Safina

/safina:hunt

Offensive analysis — run before any PR or merge. Hunts for security vulnerabilities, hidden bugs, dependency risks, regressions, and flaky tests. Looks for things an engineer wouldn’t catch in normal review.

This is not a standards check. It doesn’t care about naming conventions or API structure — that’s /safina:test.
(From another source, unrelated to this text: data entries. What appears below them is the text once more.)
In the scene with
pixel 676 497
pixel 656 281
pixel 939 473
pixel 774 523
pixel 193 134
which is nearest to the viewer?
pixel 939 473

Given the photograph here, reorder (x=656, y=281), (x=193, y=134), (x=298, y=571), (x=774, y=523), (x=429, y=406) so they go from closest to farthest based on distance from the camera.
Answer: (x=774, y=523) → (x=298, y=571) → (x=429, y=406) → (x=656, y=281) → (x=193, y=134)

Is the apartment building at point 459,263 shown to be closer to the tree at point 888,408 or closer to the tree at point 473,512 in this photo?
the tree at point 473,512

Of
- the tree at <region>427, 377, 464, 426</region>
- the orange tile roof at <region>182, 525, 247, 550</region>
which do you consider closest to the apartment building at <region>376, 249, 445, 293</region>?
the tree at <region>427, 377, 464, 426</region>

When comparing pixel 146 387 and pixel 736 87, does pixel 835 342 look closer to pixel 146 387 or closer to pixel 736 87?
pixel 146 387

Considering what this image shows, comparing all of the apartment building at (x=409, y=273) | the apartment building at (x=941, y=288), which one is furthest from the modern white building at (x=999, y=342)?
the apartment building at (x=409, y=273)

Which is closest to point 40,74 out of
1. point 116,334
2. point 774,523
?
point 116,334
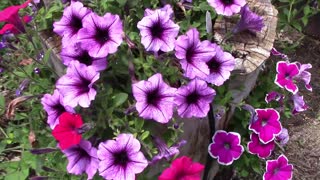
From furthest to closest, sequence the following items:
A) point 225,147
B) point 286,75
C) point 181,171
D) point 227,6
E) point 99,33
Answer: point 286,75 < point 225,147 < point 227,6 < point 99,33 < point 181,171

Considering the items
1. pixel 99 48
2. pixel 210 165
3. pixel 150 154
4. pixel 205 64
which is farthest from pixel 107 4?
pixel 210 165

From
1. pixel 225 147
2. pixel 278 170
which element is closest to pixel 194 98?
pixel 225 147

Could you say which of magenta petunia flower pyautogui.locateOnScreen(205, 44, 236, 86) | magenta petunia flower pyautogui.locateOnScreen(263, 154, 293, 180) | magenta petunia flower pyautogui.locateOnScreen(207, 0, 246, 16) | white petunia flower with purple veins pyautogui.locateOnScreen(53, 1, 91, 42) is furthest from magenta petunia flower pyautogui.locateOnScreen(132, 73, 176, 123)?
magenta petunia flower pyautogui.locateOnScreen(263, 154, 293, 180)

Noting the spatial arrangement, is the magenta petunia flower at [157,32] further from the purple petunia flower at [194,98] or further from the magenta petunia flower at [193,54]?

Hunt looks for things that could cause data loss, security incidents, production outages, or silent failures in the field.


When to run it

  • Before every PR or merge — mandatory
  • Any time you touch auth, payments, data access, or external integrations
  • When you’ve added a dependency or upgraded one
  • Any time something feels off but you can’t point to it

Domains covered

DomainWhat hunt looks for
SecurityOWASP Top 10: injection, XSS, auth bypass, insecure data exposure, CSRF, CORS misconfiguration
SecretsHardcoded API keys, tokens, passwords, connection strings in code
Auth & authzMissing auth middleware, privilege escalation paths, object-level access not checked
Sensitive dataPII/PHI in logs or error responses, stack traces in production errors
DependenciesKnown CVEs, version mismatches, deprecated packages with vulnerabilities, dev deps in prod
Logic bugsNull dereferences, unchecked errors, empty catch blocks, type coercion surprises, off-by-one
Race conditionsCheck-then-act patterns that aren’t atomic, interleaved async operations
RegressionsChanges that alter behaviour existing callers depend on, schema changes during rolling deploys
Flaky testsWall-clock time assertions, real network calls in unit tests, shared mutable state, non-deterministic values
Data integrityMissing input validation at boundaries, unparameterized queries, enum values not validated
Multi-tenancyQueries not scoped by institution/tenant ID, cross-tenant data leakage paths (critical for ILMIYA/FERPA)
Resource leaksUnclosed DB connections, file handles not closed, event listeners not removed
Dead/dangerous codeCommented-out credentials, TODO/FIXME marking broken production behaviour, deprecated APIs still called

The report

## /safina:hunt — YYYY-MM-DD

Scope: [what was hunted]
Domains checked: [list]

### Errors  (N)
[Critical — security vulnerabilities, auth bypass, data leaks, crash paths]
file:line — What the problem is and why it's dangerous.
[Attack vector if exploitable.]

### Patches  (N)
[Serious — bugs that will surface in production, flaky tests, dep CVEs]
file:line — What it is and what it risks.

### Notices  (N)
[Informational — dead code, suspicious patterns, dep lag without known CVE]
file:line — What it is.

### Dependency report
| Package | Version | Issue |
|---------|---------|-------|
| name | x.y.z  | CVE / deprecation / peer conflict |

### Summary
Most dangerous finding, overall risk posture, what to fix before this ships.

Severity guide

TierMeaningAction
ErrorSecurity vulnerability, crash path, data leakFix before merge — no exceptions
PatchSerious bug, flaky test, dep CVEFix before merge where possible
NoticeDead code, dep lag, suspicious patternTrack; not blocking

Security findings go directly to Taha

If hunt surfaces a critical security finding, the command offers to post a private comment on your active ticket and notes that Taha should be flagged directly — not just in the normal update flow.


What it gates

/safina:update will not allow a QA-ready or PR-ready flag if:

  • Hunt hasn’t been run this session, or
  • Errors from hunt remain unresolved

The developer is sent back to hunt to remediate before the update is posted with a PR/QA signal.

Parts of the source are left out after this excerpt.